(NOTE: Update — UCI has no evidence against Armstrong) I'm not so sure there's much use in the Union Cycliste Internationale investigating the EPO doping claims issued by L'Equipe last week.
Without naming Lance Armstrong specifically, the UCI said Monday that it's “pursuing its global assessment of the situation.”
I suppose it's comforting that cycling's governing body will study the claims, but what kind of results can it reach? The group said it will issue its conclusions in 10 days.

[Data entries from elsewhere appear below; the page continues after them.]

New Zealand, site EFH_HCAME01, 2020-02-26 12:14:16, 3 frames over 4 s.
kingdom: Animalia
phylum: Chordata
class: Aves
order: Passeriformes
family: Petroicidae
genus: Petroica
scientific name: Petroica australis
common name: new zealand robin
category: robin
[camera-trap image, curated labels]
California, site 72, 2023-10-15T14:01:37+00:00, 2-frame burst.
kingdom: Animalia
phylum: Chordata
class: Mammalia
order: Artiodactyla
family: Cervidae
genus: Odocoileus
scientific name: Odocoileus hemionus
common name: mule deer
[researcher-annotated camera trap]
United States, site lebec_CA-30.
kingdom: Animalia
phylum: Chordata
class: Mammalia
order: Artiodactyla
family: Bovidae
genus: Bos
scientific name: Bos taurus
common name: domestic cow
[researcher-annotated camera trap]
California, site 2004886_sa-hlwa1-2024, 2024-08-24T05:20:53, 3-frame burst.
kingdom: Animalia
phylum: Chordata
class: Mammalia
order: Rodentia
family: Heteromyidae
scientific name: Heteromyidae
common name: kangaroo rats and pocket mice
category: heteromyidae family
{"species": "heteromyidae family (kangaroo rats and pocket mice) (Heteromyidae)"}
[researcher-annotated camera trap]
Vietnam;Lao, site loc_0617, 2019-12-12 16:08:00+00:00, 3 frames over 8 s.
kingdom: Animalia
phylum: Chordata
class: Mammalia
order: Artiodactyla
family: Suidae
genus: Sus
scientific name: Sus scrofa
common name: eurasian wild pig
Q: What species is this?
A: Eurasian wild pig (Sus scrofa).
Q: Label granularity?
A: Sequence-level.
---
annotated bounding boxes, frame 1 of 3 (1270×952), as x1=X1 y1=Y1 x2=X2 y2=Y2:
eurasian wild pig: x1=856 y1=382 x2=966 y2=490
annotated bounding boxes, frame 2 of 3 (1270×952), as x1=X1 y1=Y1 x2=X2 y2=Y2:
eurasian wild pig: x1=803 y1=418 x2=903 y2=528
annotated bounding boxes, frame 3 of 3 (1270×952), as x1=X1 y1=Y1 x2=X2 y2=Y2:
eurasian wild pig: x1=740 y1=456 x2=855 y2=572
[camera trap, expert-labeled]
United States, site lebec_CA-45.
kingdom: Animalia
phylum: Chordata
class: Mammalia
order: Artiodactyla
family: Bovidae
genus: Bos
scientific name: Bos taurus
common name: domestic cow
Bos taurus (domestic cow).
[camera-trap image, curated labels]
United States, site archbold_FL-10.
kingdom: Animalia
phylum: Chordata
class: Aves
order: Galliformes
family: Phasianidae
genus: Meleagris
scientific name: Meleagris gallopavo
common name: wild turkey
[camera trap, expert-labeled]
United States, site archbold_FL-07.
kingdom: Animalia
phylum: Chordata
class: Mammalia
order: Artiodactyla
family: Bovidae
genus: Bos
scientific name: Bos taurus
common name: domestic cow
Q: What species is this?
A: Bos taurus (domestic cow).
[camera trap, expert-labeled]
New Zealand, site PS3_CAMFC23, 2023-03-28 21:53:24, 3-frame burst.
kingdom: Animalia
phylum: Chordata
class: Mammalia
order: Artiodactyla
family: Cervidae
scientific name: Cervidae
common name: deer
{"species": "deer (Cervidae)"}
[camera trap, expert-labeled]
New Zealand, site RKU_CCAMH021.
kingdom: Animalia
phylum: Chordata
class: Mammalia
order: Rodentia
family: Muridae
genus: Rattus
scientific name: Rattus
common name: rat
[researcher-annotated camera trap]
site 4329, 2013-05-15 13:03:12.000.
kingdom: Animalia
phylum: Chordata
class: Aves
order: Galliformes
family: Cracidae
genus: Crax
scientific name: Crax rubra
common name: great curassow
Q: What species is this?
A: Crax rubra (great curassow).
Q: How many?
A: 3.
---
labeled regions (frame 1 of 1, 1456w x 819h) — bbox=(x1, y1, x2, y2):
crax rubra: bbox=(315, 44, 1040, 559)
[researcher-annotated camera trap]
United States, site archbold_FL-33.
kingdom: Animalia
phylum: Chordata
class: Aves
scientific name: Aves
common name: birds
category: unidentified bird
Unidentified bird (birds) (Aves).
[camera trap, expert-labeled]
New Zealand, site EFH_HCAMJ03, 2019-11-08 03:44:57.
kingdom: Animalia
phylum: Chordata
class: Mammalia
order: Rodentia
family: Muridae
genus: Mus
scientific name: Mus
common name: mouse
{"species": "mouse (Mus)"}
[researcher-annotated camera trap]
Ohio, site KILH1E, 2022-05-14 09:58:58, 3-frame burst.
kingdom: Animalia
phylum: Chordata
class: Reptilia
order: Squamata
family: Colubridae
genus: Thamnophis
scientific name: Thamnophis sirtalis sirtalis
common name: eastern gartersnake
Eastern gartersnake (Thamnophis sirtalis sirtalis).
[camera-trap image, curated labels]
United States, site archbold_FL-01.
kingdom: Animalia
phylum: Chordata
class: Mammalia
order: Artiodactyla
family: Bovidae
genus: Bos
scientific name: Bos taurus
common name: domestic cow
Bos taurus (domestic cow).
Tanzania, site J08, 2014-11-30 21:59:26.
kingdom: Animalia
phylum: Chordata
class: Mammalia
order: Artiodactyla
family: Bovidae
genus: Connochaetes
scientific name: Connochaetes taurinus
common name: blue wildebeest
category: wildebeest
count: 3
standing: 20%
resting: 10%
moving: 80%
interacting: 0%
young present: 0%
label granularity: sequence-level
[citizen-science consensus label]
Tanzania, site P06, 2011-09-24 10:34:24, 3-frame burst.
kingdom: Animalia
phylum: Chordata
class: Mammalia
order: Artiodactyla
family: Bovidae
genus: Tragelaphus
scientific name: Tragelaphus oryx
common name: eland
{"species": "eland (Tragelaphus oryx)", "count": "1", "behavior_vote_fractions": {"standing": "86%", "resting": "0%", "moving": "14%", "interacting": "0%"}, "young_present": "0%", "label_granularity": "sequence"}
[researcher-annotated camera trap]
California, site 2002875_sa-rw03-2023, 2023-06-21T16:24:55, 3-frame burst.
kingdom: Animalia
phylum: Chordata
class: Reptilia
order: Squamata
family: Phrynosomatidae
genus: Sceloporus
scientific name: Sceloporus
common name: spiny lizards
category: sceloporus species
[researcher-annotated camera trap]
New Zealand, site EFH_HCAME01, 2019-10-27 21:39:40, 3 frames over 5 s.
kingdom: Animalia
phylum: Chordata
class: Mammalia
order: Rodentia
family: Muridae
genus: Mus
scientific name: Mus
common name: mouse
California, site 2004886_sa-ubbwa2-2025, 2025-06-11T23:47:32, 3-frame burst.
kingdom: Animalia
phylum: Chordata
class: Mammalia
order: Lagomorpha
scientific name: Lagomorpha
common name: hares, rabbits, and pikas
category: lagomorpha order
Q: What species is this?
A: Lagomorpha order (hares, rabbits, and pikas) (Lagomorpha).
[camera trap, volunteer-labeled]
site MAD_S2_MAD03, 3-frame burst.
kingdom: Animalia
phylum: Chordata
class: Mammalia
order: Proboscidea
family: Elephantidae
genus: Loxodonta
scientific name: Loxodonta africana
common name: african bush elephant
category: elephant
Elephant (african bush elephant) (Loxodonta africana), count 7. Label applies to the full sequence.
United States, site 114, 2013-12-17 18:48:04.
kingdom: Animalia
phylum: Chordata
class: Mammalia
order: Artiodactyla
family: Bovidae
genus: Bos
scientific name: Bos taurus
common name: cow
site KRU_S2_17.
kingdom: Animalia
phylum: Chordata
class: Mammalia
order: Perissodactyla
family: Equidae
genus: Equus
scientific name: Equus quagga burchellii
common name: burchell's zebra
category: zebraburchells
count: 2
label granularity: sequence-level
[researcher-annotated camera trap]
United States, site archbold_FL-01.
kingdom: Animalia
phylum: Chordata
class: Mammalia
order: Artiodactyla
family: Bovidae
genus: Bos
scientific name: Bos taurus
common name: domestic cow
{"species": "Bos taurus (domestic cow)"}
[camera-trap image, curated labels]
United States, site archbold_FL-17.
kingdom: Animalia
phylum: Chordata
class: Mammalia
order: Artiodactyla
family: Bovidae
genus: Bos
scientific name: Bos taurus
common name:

L'Equipe said that within the past year, a French lab had detected amounts of banned EPO in urine samples taken from an anonymous cyclist during the 1999 Tour de France. While the lab said the identity of the donors was unknown, L'Equipe matched numbers on six of the samples to numbers on forms filed by Armstrong in 1999.
Armstrong vehemently denies he used the blood doping agent EPO, going so far as saying he was set up. There are no further samples to test from 1999, however, and it boils down to a case of “he said, she said.”
On Larry King Live (a full transcript at The Paceline) on Friday Armstrong went on the attack. He rejected the use of 5 or 6 year old samples. He also said he provided 17 “B” samples in 1999 (the “A” samples are tested immediately, and the “B” samples are saved as a backup in case the “A” samples turn out positive).
“So why are six of them positive and the other 11 aren't? I'm saying there were 17 samples. So, if the drug would stay around for two, three, four weeks, we have 17 samples given, and only six of them positive. What happened to the other 11?”
Maybe if the other 11 weren't tested, and the UCI can put its hands on them, then we'd have a real conclusion to this mess.
The text of the press release from UCI:
Following the revelations published last week in the press concerning the results of analysis of urine samples from the 1999 Tour de France, the UCI confirms that it is pursuring its global assessment of the situation.
Whilst regreting, once more, the breach of confidentiality principle which lead to the divulgence of this information outside the procedures foreseen within the regulations of the international sports instances, the UCI announces that it will communicate its conclusions on this case within the next 10 days.